##### DATASET #####

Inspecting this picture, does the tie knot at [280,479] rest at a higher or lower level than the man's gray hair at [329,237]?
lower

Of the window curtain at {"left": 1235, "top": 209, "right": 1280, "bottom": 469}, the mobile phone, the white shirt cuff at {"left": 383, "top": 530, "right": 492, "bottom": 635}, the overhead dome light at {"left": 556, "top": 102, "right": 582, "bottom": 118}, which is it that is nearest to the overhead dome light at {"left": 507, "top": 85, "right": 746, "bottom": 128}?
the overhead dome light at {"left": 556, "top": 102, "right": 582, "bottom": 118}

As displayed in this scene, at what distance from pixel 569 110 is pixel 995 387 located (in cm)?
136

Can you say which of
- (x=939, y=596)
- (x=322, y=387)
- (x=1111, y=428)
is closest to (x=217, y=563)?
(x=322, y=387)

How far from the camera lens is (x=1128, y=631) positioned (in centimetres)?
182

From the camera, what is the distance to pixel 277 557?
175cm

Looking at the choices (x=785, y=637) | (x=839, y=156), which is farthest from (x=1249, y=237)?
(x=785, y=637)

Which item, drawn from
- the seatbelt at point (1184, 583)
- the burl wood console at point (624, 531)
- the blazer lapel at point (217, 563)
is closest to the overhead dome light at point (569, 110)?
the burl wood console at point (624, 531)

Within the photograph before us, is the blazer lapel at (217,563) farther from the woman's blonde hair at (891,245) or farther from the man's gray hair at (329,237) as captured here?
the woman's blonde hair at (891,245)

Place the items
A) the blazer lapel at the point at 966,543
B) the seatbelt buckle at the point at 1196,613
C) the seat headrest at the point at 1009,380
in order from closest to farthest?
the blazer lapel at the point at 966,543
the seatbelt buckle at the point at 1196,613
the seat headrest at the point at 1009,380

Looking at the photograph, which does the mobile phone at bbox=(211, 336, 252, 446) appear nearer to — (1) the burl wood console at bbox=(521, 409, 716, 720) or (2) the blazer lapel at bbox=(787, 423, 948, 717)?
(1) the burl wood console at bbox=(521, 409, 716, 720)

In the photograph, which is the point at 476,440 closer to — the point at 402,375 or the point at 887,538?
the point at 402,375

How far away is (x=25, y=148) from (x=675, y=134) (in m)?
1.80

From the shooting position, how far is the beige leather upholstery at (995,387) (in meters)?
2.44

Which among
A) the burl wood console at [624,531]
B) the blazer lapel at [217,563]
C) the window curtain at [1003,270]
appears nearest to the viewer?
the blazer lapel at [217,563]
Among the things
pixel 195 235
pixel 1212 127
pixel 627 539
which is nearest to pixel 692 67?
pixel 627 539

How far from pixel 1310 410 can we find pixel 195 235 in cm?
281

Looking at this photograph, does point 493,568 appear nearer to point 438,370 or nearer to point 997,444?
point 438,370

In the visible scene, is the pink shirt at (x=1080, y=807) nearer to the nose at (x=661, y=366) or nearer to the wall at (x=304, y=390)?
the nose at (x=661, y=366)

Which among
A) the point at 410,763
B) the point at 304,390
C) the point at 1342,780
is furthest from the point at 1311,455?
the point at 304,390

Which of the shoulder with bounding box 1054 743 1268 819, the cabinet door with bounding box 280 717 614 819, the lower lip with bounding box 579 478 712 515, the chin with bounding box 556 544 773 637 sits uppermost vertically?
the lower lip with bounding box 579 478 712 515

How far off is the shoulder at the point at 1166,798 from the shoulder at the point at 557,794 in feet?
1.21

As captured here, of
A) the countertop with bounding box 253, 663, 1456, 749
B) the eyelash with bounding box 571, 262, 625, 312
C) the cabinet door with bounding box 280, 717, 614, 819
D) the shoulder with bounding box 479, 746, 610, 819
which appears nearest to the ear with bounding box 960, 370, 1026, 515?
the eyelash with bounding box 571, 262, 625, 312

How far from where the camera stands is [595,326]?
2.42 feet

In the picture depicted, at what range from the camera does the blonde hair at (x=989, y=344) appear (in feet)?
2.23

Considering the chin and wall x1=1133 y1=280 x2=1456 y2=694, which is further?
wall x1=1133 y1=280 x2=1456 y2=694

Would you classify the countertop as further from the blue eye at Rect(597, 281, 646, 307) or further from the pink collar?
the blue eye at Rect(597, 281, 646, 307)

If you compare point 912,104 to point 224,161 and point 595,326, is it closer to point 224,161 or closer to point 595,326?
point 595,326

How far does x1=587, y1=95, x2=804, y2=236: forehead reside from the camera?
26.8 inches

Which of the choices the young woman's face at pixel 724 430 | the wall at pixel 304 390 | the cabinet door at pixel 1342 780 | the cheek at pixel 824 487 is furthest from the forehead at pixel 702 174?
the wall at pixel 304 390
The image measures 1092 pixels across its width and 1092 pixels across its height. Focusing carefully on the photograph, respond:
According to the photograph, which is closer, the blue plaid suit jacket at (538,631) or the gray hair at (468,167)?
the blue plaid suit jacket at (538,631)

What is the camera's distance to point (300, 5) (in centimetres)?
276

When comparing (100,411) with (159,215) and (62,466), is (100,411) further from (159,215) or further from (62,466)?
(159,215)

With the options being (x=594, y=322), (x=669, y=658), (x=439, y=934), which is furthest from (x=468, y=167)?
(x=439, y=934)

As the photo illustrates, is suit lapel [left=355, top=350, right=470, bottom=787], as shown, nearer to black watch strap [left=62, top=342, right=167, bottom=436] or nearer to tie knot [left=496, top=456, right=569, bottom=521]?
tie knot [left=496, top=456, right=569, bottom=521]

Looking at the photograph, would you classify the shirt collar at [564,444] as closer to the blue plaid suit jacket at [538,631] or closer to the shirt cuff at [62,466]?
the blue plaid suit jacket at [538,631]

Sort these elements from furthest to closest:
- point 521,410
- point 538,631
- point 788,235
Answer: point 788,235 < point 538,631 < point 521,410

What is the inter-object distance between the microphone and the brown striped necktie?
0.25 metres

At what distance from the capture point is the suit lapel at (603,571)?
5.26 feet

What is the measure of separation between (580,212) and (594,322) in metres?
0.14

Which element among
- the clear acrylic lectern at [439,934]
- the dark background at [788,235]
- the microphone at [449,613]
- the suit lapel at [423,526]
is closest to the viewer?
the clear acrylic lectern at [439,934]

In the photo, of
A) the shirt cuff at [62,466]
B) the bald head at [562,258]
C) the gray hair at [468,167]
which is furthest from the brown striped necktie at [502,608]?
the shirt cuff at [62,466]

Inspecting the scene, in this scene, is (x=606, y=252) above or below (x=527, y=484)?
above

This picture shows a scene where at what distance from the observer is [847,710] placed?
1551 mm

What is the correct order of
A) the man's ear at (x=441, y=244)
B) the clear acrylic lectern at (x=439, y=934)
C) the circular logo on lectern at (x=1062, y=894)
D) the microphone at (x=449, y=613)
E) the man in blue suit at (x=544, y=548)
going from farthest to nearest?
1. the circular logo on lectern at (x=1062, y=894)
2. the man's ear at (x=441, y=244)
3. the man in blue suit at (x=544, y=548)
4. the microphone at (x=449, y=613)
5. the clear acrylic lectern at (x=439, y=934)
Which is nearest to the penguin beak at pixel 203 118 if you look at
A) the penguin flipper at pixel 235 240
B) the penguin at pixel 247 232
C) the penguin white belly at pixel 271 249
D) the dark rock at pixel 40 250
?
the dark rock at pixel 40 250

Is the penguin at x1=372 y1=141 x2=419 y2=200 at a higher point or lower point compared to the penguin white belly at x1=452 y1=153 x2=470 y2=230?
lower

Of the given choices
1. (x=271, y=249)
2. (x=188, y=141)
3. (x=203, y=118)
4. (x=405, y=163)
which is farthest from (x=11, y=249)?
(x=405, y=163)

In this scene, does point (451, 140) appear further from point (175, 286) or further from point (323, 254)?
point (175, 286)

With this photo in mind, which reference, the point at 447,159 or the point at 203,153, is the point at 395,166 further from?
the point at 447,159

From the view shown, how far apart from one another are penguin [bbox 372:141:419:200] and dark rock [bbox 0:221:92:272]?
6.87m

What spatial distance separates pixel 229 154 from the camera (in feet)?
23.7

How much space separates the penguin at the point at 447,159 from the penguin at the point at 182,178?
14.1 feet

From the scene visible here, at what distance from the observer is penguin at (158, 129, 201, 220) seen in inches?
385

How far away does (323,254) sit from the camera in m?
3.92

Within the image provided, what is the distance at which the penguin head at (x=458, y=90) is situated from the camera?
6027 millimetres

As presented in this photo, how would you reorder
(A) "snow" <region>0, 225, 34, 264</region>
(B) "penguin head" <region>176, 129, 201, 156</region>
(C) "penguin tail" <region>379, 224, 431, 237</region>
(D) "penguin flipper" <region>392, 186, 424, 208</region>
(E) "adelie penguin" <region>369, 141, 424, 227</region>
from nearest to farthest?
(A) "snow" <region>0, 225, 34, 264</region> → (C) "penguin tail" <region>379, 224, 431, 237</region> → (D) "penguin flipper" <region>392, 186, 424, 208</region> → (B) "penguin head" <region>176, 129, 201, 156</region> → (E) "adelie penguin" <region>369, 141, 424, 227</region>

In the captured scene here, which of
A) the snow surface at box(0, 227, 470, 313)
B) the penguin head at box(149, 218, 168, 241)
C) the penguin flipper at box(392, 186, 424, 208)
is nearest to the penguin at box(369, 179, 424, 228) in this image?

#####

* [WHAT NEEDS TO BE DONE]: Render everything from the line containing "How much space" down to the line containing "6027 millimetres", both included, as a JSON list of strings with one string per line and blank lines left out.

* [FULL SOLUTION]:
[
  "How much space separates the penguin at the point at 447,159 from the penguin at the point at 182,178?",
  "14.1 feet",
  "From the scene visible here, at what distance from the observer is penguin at (158, 129, 201, 220) seen in inches?",
  "385",
  "How far away does (323,254) sit from the camera in m?",
  "3.92",
  "Within the image provided, what is the distance at which the penguin head at (x=458, y=90) is situated from the camera?",
  "6027 millimetres"
]